I just went outside and took a few pics of some frogs at home. Can anyone tell me what kind they are? I assume the big fat green one is a green tree frog but as for those brown buddies can anyone help and ID them for me please?


----------



## Jeffa (Sep 25, 2010)

Hi Guzzo, nice pics. The first two are litoria rothi (roths tree frog) and spot on with the third.


----------



## BigWillieStyles (Sep 25, 2010)

cool frogs, your lucky to have them in your backyard


----------



## guzzo (Sep 25, 2010)

Thanks guys....Roths tree frogs.....Thanks. In the wet their are heaps of different frogs about home.....sounds cool at night.


----------



## guzzo (Oct 27, 2010)

View attachment 169787
A new frog has turned up tonight! anyone know what this one is????????


----------



## GeckoJosh (Oct 27, 2010)

Im no expert but I would say its a _Litoria dahli _Dah'ls Aquatic Frog


----------



## 1issie (Oct 27, 2010)

Looks like a long nosed rocket frog,but im no expert but that is what i think it is!?!?



Izz


----------



## ozziepythons (Oct 27, 2010)

guzzo said:


> View attachment 169787
> A new frog has turned up tonight! anyone know what this one is????????
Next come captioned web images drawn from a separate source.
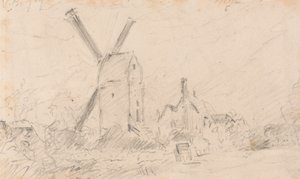 Landscape with Windmill by John Constable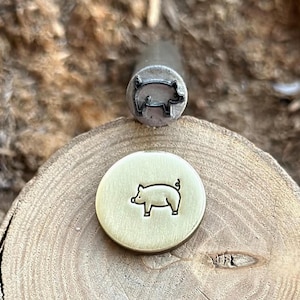 PIG METAL Stamp || Pig Metal Die || Metal Stamps || Punch Stamp | Steel Stamp | Tiny Metal Stamp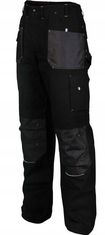 STALCO Ochranné pracovné nohavice čierne XL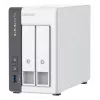 QNAP TS-216G NAS/server di storage Tower Cortex-A Cortex-A55 4 GB HDD bianco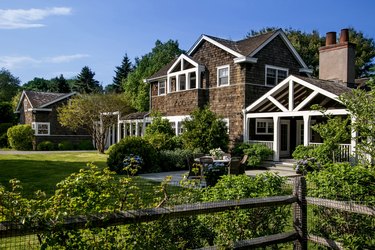 Brown house with brown roof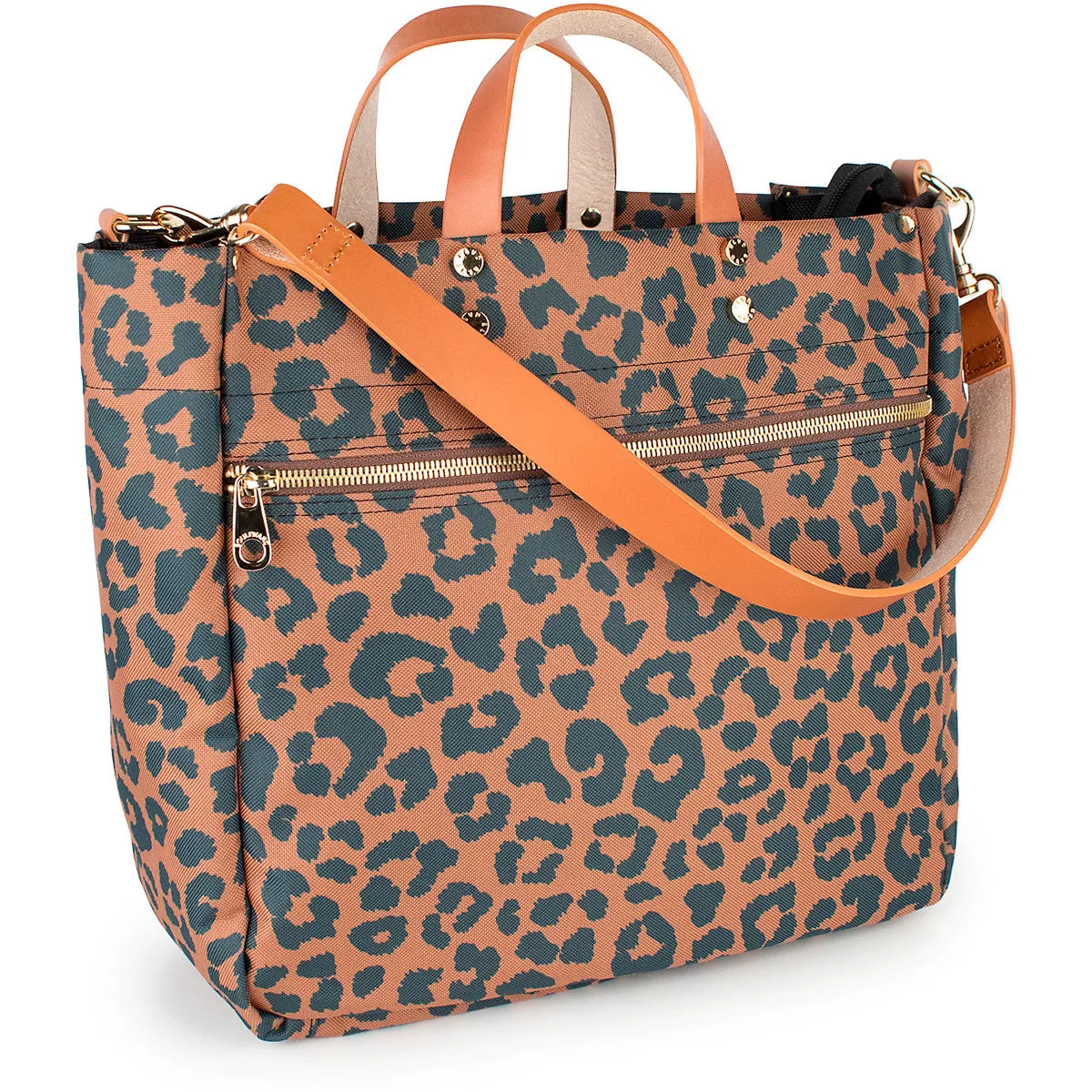 Codie Nylon Tote - Leopard (Ships in 1-2 Weeks)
Yep Litoria dahli, this is an aquatic species so you must have a water body nearby. The northern part of the territory, especially in and around Darwin is a froggers paradise. The abundance of species is something that has to be seen, they even can be found huddled together in small groups. Enjoy your garden of frogs... especially the green tree frogs, they get into everything lol.


----------



## guzzo (Oct 27, 2010)

Thanks guys! I do have a pond....I can hear a frog quior outside now. I will post em as I find em..


----------